Yet on closer examination, it is evident that a growing number of young Jews are committed to preserving links with their heritage and with each other. The Journal recently spoke with several of these individuals to find out not only how they remain connected to their Jewish roots, but why.

Hailing from a cross-section of the community’s diverse subcultures, these individuals may not be the most powerful or influential young Jews in L.A., but they may be among the most important. They comprise the builders of L.A.’s future Jewish community, using their abilities to participate rather than complain, to take good ideas and turn them into great actions. They have distilled and implemented Jewish values to help improve the world around them and around us. Ultimately, it boils down to the two sentiments absent from their philosophical lexicons: "I don’t know" and "I don’t care."

Lee Broekman: Activist and Dignitary

The most rewarding aspect of her public service has been the ability to make things happen, said Lee Broekman, the field deputy in Los Angeles Councilman Michael Feuer’s office. She recently helped coordinate the project to create a playground at Griffith Park for children with disabilities, the first of its kind on the West Coast. "The kids were so thrilled," she said, recalling the grand opening of the park.

Feuer told The Journal that Broekman is exceptional. "I’ve been very fortunate to have worked with an array of outstanding young people in my career, but Lee certainly stands out as someone whose future has no bounds," Feuer said. "Lee wants to connect her academic training and her deep concern for people. For her, politics is something that has a reason. I see her with the potential to be a leader far beyond our city."

It’s hard to believe that the Israeli-born activist is only 24 years old, given her deliriously dense résumé. She graduated magna cum laude from the University of Judaism’s (UJ) College of Arts and Sciences in 1998, receiving UJ’s Academic Excellence Award, and delivered the commencement speech on the topic of Jewish leadership.

Her push toward public life came in college, when she was galvanized by the impact made by her school newspaper, Catalyst. She became the paper’s junior-class representative, then editor-in-chief. "People weren’t just complaining but posing solutions to the issues they were not satisfied with," she recalled. Right after college, Broekman married schoolmate Jeremy Broekman (now director of the UJ’s Alumni Affairs).

After graduation, Broekman accepted a fellowship with the Coro Fellows Program in Public Affairs. As a Coro Fellow, she immersed herself in the world of public policy.

At Coro, Broekman found herself surrounded by people "like me — idealistic, if not to change the world, to change their world. I went from thinking everyone’s apathetic to everyone’s involved," she said.

Within a year, she interned at the California Employment Development Department, the Federal National Mortgage Association, the L.A. County Federation of Labor, the AFL-CIO, L.A. Department of Water & Power, L.A. Urban Funders, the Department of Health Services, Los Angeles Unified School District and KCET’s "Life & Times."
§
## Problem A
Repeat the saved entries word for word, from the line containing "Which is farther" through the last line of the saved entries, including both.

## Saved entries
§
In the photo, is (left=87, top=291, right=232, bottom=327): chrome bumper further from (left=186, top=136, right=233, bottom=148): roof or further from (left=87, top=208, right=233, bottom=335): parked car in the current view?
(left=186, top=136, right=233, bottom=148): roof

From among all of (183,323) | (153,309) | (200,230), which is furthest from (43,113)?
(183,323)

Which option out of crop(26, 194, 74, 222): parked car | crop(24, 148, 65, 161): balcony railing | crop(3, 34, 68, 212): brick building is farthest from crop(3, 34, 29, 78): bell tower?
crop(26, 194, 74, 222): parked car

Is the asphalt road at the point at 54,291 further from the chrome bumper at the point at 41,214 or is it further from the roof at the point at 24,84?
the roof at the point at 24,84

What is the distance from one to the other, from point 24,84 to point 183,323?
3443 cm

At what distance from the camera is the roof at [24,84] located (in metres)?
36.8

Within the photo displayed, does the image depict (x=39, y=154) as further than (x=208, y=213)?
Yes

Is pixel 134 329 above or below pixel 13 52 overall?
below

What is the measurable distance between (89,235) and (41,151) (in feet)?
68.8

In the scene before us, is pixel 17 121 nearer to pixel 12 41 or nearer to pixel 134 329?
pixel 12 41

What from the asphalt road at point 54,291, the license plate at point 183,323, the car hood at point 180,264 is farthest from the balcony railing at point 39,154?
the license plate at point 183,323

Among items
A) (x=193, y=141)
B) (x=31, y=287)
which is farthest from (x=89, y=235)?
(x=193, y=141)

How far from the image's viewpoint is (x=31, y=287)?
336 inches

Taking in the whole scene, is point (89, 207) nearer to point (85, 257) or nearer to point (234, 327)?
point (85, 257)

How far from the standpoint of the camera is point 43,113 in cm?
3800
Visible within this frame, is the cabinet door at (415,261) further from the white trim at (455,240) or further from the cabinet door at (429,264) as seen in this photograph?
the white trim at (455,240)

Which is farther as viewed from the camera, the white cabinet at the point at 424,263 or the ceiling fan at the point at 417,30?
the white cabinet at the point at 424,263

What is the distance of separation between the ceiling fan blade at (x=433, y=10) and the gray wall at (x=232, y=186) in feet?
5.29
§
## Problem B
Carry on the article about young Los Angeles Jews from the point where it stops.

## Response A
Which is farther as viewed from the camera, the white cabinet at the point at 424,263 or the ceiling fan at the point at 417,30?
the white cabinet at the point at 424,263

What is the distance of separation between the ceiling fan blade at (x=433, y=10) and the gray wall at (x=232, y=186) in feet?
5.29

## Response B
Broekman got into local politics in 1999, working on election campaigns such as Phil Angelides’ bid for state treasurer and for County Supervisor Zev Yaroslavsky. But it was her college experience as resident adviser that led her into her present position in Feuer’s office. "It prepared me for dealing with quality of life issues. Here it’s on a grander scale," she said.

Broekman continues to give back to the institutions that shaped her world view. She serves as a member of Coro’s Alumni Association Board of Directors and at the UJ, she sits on the Alumni Steering Committee, lectures on journalism and is the Catalyst’s faculty advisor. She also joined the Anti-Defamation League’s (ADL) Young Leaders Committee after working with the ADL’s Salvin Leadership Development Institute, for which she has spoken on everything from hate crimes to Mideast affairs.

"A lot of my other friends are not as participatory," Broekman observed. "I used to get discouraged about it, but I understand that not everyone has the desire to be involved. I don’t think it’s that they necessarily don’t care about the world around them. Some are not intellectually stimulated enough to do something about it," she said.

Broekman’s philosophy is simple: "To educate others, you first must educate yourself. That’s what I feel right now — that I’m laying the groundwork to inform people on issues of local, national, and international concern."

Come June, Broekman will serve as ambassador of goodwill in the Netherlands. As a Rotary Foundation ambassadorial scholar, Broekman will pursue graduate coursework in international relations and political economy at the University of Amsterdam. She will lecture on American policy to Dutch audiences and, in turn, will report on Holland upon her return to the U.S.

Born in Ramat Gan, Broekman spent her first decade in Israel before she moved to California in 1986. She grew up in the Valley in "a pretty traditional" Yemenite Moroccan family, she said, adding that both sets of grandparents were "very Orthodox."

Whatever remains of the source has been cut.